### Предложенный отрывок:
- - -
Частная жизнь стала возвращаться в начале 1930-х, но всегда как привилегия – для особых людей, за особые заслуги. Новые городские дома строились по индивидуальным проектам и, по определению, не могли решить проблемы массового дефицита жилой площади.

Сталину важно было утвердить свою персональную власть и размежеваться с предыдущей эпохой. Он хотел продемонстрировать, что государство вступило в пору стабильности. Формирующаяся тоталитарная система власти противопоставляла движению – неподвижность, равномерному – иерархическое, горизонтали – вертикаль, коллективному – индивидуальное. В кинематографе государство теперь начинает предпочитать массе индивидуальные характеры. Стандартное и форменное больше не интересны системе – теперь она любит индивидуальное и в одежде, и в жилье .

Человек мог теперь даже получить отдельную квартиру и дачу. Но только если это был особенный человек. Распределение благ становилось более персонифицированным и – по необходимости – строго иерархическим и очень неравномерным, поскольку ни еды, ни одежды, ни тем более квартир в бедной стране заведомо не могло хватить на всех.
- - -
### Фрагмент данных:
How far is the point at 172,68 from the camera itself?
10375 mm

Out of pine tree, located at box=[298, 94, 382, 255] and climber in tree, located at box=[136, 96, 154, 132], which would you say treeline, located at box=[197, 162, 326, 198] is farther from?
- - -
### Что требуется:
Допишите отрывок о возвращении частной жизни и распределении жилья в 1930-е годы, начав сразу после его последнего предложения.

### Ответ к заданию:
Возвращались отмененные пролетарской культурой титулы и почести, в армии вновь появились звания и погоны, вернулась форма в школах и в некоторых госорганизациях. В сфере культуры появились почетные звания – заслуженный и народный артист. Место в иерархии определяло доступ к благам, к более или менее достойному существованию.

Полноценная частная жизнь, таким образом, становилась достоянием избранных. Отдельная квартира, дом, личное пространство, личный транспорт появились, но в виде роскоши.

Неудивительно, что у большинства тоска по собственному жилью, приватности, необходимой для утверждения чувства собственного достоинства, копилась многие годы и вырвалась наружу сразу после распада Советского Союза в 1991 году. Полностью страсть к частной жизни не утолена до сих пор. Может быть, именно этот процесс создания личного мира, идущий на индивидуальном уровне, а не на общественно-политическом, и стоит называть "вставанием с колен".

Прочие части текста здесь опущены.